Parkin Christopher G, Davidson Jaime A
CGParkin Communications, Inc., Carmel, Indiana 46032, USA.
J Diabetes Sci Technol. 2009 May 1;3(3):500-8. doi: 10.1177/193229680900300314.
Self-monitoring of blood glucose (SMBG) is an important adjunct to hemoglobin A1c (HbA1c) testing. This action can distinguish between fasting, preprandial, and postprandial hyperglycemia; detect glycemic excursions; identify and monitor resolution of hypoglycemia; and provide immediate feedback to patients about the effect of food choices, activity, and medication on glycemic control. Pattern analysis is a systematic approach to identifying glycemic patterns within SMBG data and then taking appropriate action based upon those results. The use of pattern analysis involves: (1) establishing pre- and postprandial glucose targets; (2) obtaining data on glucose levels, carbohydrate intake, medication administration (type, dosages, timing), activity levels and physical/emotional stress; (3) analyzing data to identify patterns of glycemic excursions, assessing any influential factors, and implementing appropriate action(s); and (4) performing ongoing SMBG to assess the impact of any therapeutic changes made. Computer-based and paper-based data collection and management tools can be developed to perform pattern analysis for identifying patterns in SMBG data. This approach to interpreting SMBG data facilitates rational therapeutic adjustments in response to this information. Pattern analysis of SMBG data can be of equal or greater value than measurement of HbA1c levels.

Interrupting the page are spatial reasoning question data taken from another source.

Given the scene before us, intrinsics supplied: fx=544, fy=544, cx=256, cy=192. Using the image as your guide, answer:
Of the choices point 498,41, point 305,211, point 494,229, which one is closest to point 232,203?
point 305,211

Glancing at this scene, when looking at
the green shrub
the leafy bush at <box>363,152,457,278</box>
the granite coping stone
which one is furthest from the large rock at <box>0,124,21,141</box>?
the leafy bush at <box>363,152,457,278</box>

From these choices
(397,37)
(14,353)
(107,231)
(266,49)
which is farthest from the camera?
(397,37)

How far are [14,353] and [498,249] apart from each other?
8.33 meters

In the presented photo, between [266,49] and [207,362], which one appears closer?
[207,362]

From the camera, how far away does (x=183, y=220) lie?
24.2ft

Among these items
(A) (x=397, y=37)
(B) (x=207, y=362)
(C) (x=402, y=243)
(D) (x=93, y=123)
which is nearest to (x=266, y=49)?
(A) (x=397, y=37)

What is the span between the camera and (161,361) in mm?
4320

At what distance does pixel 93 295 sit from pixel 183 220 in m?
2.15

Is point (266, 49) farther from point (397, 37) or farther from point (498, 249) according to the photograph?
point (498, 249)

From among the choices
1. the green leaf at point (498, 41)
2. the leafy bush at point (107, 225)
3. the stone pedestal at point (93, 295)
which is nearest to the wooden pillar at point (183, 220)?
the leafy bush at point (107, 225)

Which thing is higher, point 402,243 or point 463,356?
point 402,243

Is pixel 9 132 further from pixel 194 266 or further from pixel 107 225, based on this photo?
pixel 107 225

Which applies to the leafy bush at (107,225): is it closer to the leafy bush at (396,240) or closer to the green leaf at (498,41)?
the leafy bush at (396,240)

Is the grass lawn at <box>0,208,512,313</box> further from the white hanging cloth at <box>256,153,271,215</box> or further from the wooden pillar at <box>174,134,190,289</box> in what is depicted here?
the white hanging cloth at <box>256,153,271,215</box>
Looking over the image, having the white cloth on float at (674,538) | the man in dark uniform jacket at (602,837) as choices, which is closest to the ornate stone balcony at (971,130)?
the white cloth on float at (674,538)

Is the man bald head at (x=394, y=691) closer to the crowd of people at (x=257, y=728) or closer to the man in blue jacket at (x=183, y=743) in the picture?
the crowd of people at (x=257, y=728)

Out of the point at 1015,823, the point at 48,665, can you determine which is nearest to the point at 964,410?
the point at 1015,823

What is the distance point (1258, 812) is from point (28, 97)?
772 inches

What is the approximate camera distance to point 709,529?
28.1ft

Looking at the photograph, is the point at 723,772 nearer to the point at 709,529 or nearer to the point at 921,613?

血糖自我监测(SMBG)是糖化血红蛋白(HbA1c)检测的重要辅助手段。这一举措能够区分空腹、餐前和餐后高血糖;检测血糖波动;识别并监测低血糖的缓解情况;并就食物选择、活动及药物对血糖控制的影响向患者提供即时反馈。模式分析是一种系统方法,用于在血糖自我监测数据中识别血糖模式,然后根据这些结果采取适当行动。模式分析的应用包括:(1)设定餐前和餐后血糖目标;(2)获取血糖水平、碳水化合物摄入量、药物给药(类型、剂量、时间)、活动水平以及身体/情绪应激的数据;(3)分析数据以识别血糖波动模式,评估任何影响因素,并采取适当行动;以及(4)持续进行血糖自我监测,以评估所做任何治疗改变的影响。可以开发基于计算机和纸质的数据收集与管理工具,用于对血糖自我监测数据进行模式分析以识别模式。这种解读血糖自我监测数据的方法有助于根据这些信息进行合理的治疗调整。血糖自我监测数据的模式分析可能与糖化血红蛋白水平测量具有同等或更高的价值。